------ ITEMS ------
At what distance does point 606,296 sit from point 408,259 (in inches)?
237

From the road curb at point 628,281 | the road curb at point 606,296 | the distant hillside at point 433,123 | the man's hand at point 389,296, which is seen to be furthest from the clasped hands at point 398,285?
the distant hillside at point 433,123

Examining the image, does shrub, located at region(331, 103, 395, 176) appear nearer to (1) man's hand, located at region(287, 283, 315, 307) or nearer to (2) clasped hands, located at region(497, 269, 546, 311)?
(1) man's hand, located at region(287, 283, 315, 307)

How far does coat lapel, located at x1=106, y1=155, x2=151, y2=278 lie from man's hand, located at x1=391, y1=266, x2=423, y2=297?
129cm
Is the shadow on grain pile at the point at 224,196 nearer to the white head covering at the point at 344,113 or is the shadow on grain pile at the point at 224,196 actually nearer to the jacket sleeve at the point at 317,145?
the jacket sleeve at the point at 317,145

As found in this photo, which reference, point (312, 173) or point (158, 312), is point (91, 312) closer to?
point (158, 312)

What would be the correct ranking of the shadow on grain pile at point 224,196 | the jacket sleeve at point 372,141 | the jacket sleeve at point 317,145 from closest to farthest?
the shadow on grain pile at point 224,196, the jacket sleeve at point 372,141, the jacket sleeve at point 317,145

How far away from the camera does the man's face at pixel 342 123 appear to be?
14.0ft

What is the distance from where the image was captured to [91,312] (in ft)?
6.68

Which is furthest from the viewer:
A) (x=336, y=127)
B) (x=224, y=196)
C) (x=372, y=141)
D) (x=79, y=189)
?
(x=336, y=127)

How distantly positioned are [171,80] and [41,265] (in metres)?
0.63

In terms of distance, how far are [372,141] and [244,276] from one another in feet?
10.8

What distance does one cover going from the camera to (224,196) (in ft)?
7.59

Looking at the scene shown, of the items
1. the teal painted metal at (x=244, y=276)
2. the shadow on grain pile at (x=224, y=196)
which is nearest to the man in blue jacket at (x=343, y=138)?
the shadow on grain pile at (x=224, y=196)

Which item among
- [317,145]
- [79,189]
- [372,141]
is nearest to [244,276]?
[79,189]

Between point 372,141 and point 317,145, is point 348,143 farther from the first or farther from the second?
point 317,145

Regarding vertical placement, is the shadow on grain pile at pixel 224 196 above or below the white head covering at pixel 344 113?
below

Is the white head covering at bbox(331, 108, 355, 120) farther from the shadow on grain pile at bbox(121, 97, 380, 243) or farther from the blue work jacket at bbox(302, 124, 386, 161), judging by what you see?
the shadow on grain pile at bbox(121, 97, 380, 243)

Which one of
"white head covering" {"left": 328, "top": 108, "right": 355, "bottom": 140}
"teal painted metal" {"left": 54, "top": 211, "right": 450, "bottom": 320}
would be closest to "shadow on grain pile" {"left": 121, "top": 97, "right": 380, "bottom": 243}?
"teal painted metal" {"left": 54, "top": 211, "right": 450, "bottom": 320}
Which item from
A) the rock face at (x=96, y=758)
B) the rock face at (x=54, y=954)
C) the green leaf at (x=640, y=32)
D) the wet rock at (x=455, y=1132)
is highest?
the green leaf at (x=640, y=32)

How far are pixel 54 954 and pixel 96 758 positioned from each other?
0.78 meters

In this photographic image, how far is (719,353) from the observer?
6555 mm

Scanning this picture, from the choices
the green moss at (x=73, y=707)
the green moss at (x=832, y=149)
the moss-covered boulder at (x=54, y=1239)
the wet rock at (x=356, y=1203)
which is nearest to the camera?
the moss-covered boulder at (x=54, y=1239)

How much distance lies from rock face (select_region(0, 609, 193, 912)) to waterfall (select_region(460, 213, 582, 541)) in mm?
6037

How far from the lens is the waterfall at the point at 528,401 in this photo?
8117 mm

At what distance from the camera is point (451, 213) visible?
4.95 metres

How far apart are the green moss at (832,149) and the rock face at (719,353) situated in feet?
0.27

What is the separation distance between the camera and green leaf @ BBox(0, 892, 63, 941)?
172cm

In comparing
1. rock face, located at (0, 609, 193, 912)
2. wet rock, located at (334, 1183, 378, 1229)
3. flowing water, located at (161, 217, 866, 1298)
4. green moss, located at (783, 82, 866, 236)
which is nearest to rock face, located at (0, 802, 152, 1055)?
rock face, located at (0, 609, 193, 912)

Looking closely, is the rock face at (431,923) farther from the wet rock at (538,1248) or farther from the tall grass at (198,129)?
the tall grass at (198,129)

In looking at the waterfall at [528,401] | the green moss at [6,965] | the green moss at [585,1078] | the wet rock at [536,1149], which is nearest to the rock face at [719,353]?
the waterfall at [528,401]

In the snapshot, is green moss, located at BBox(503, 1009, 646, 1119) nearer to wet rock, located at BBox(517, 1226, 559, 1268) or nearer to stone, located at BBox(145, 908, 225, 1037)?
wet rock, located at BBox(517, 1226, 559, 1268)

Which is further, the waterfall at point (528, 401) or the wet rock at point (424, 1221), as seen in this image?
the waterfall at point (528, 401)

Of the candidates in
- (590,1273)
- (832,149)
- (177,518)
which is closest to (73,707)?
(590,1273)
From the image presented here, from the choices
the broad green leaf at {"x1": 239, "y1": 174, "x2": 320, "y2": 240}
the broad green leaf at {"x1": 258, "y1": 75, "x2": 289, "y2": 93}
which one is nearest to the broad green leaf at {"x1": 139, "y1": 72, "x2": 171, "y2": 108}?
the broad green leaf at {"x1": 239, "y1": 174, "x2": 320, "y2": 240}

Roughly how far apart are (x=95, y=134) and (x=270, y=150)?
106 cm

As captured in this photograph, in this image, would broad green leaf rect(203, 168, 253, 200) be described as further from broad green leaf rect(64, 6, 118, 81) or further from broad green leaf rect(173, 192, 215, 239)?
------
◆ **WHAT THE TASK REQUIRES**
Type out the whole listing above again, exactly as it stands.

◆ **FINISHED ANSWER**
At what distance does point 606,296 sit from point 408,259 (in inches)?
237

From the road curb at point 628,281 | the road curb at point 606,296 | the distant hillside at point 433,123 | the man's hand at point 389,296, which is seen to be furthest from the clasped hands at point 398,285?
the distant hillside at point 433,123

Examining the image, does shrub, located at region(331, 103, 395, 176) appear nearer to (1) man's hand, located at region(287, 283, 315, 307) or nearer to (2) clasped hands, located at region(497, 269, 546, 311)?
(1) man's hand, located at region(287, 283, 315, 307)

How far does coat lapel, located at x1=106, y1=155, x2=151, y2=278 lie from man's hand, located at x1=391, y1=266, x2=423, y2=297?
129cm
Is the shadow on grain pile at the point at 224,196 nearer to the white head covering at the point at 344,113 or is the shadow on grain pile at the point at 224,196 actually nearer to the jacket sleeve at the point at 317,145?
the jacket sleeve at the point at 317,145

As found in this photo, which reference, point (312, 173) or point (158, 312), is point (91, 312) closer to?
point (158, 312)

What would be the correct ranking of the shadow on grain pile at point 224,196 | the jacket sleeve at point 372,141 | the jacket sleeve at point 317,145 from closest to farthest?
the shadow on grain pile at point 224,196, the jacket sleeve at point 372,141, the jacket sleeve at point 317,145

How far away from the camera does the man's face at pixel 342 123 appear to be?
14.0ft

What is the distance from where the image was captured to [91,312] (in ft)?
6.68

Which is furthest from the viewer:
A) (x=336, y=127)
B) (x=224, y=196)
C) (x=372, y=141)
D) (x=79, y=189)
?
(x=336, y=127)

How distantly positioned are [171,80] and [41,265] (in metres)?
0.63

In terms of distance, how far are [372,141] and [244,276] from one another in feet?
10.8

What distance does one cover going from the camera to (224,196) (in ft)?
7.59

Looking at the scene shown, of the items
1. the teal painted metal at (x=244, y=276)
2. the shadow on grain pile at (x=224, y=196)
which is nearest to the man in blue jacket at (x=343, y=138)?
the shadow on grain pile at (x=224, y=196)

Which item among
- [317,145]
- [79,189]
- [372,141]
is nearest to [244,276]?
[79,189]

Between point 372,141 and point 317,145, is point 348,143 farther from the first or farther from the second?
point 317,145

Regarding vertical placement, is the shadow on grain pile at pixel 224 196 above or below the white head covering at pixel 344 113?
below

Is the white head covering at bbox(331, 108, 355, 120) farther from the shadow on grain pile at bbox(121, 97, 380, 243) or farther from the blue work jacket at bbox(302, 124, 386, 161), judging by what you see?
the shadow on grain pile at bbox(121, 97, 380, 243)

Which one of
"white head covering" {"left": 328, "top": 108, "right": 355, "bottom": 140}
"teal painted metal" {"left": 54, "top": 211, "right": 450, "bottom": 320}
would be closest to "shadow on grain pile" {"left": 121, "top": 97, "right": 380, "bottom": 243}?
"teal painted metal" {"left": 54, "top": 211, "right": 450, "bottom": 320}
Which item from
A) the rock face at (x=96, y=758)
B) the rock face at (x=54, y=954)
C) the green leaf at (x=640, y=32)
D) the wet rock at (x=455, y=1132)
is highest?
the green leaf at (x=640, y=32)

How far are pixel 54 954 and pixel 96 758 positioned from each other?
0.78 meters

In this photographic image, how far is (719,353) from the observer?
6555 mm

Scanning this picture, from the choices
the green moss at (x=73, y=707)
the green moss at (x=832, y=149)
the moss-covered boulder at (x=54, y=1239)
the wet rock at (x=356, y=1203)
which is nearest to the camera?
the moss-covered boulder at (x=54, y=1239)

How much distance lies from rock face (select_region(0, 609, 193, 912)) to waterfall (select_region(460, 213, 582, 541)) in mm?
6037

How far from the lens is the waterfall at the point at 528,401 in this photo?
8117 mm

At what distance from the camera is point (451, 213) visible?
4.95 metres

How far apart are the green moss at (832,149) and the rock face at (719,353) situated in feet?
0.27

What is the separation distance between the camera and green leaf @ BBox(0, 892, 63, 941)?
172cm

In comparing
1. rock face, located at (0, 609, 193, 912)
2. wet rock, located at (334, 1183, 378, 1229)
3. flowing water, located at (161, 217, 866, 1298)
4. green moss, located at (783, 82, 866, 236)
which is nearest to rock face, located at (0, 802, 152, 1055)?
rock face, located at (0, 609, 193, 912)

Looking closely, is the rock face at (431,923) farther from the wet rock at (538,1248) or farther from the tall grass at (198,129)?
the tall grass at (198,129)

In looking at the waterfall at [528,401] | the green moss at [6,965] | the green moss at [585,1078] | the wet rock at [536,1149], which is nearest to the rock face at [719,353]?
the waterfall at [528,401]

In the snapshot, is green moss, located at BBox(503, 1009, 646, 1119) nearer to wet rock, located at BBox(517, 1226, 559, 1268) or nearer to stone, located at BBox(145, 908, 225, 1037)?
wet rock, located at BBox(517, 1226, 559, 1268)

Which is further, the waterfall at point (528, 401) or the wet rock at point (424, 1221), as seen in this image?
the waterfall at point (528, 401)

Of the candidates in
- (590,1273)
- (832,149)
- (177,518)
which is closest to (73,707)?
(590,1273)
From the image presented here, from the choices
the broad green leaf at {"x1": 239, "y1": 174, "x2": 320, "y2": 240}
the broad green leaf at {"x1": 258, "y1": 75, "x2": 289, "y2": 93}
which one is nearest to the broad green leaf at {"x1": 139, "y1": 72, "x2": 171, "y2": 108}?
the broad green leaf at {"x1": 239, "y1": 174, "x2": 320, "y2": 240}

Roughly how far apart are (x=95, y=134) and (x=270, y=150)?
106 cm

As captured in this photograph, in this image, would broad green leaf rect(203, 168, 253, 200) be described as further from broad green leaf rect(64, 6, 118, 81) or further from broad green leaf rect(173, 192, 215, 239)?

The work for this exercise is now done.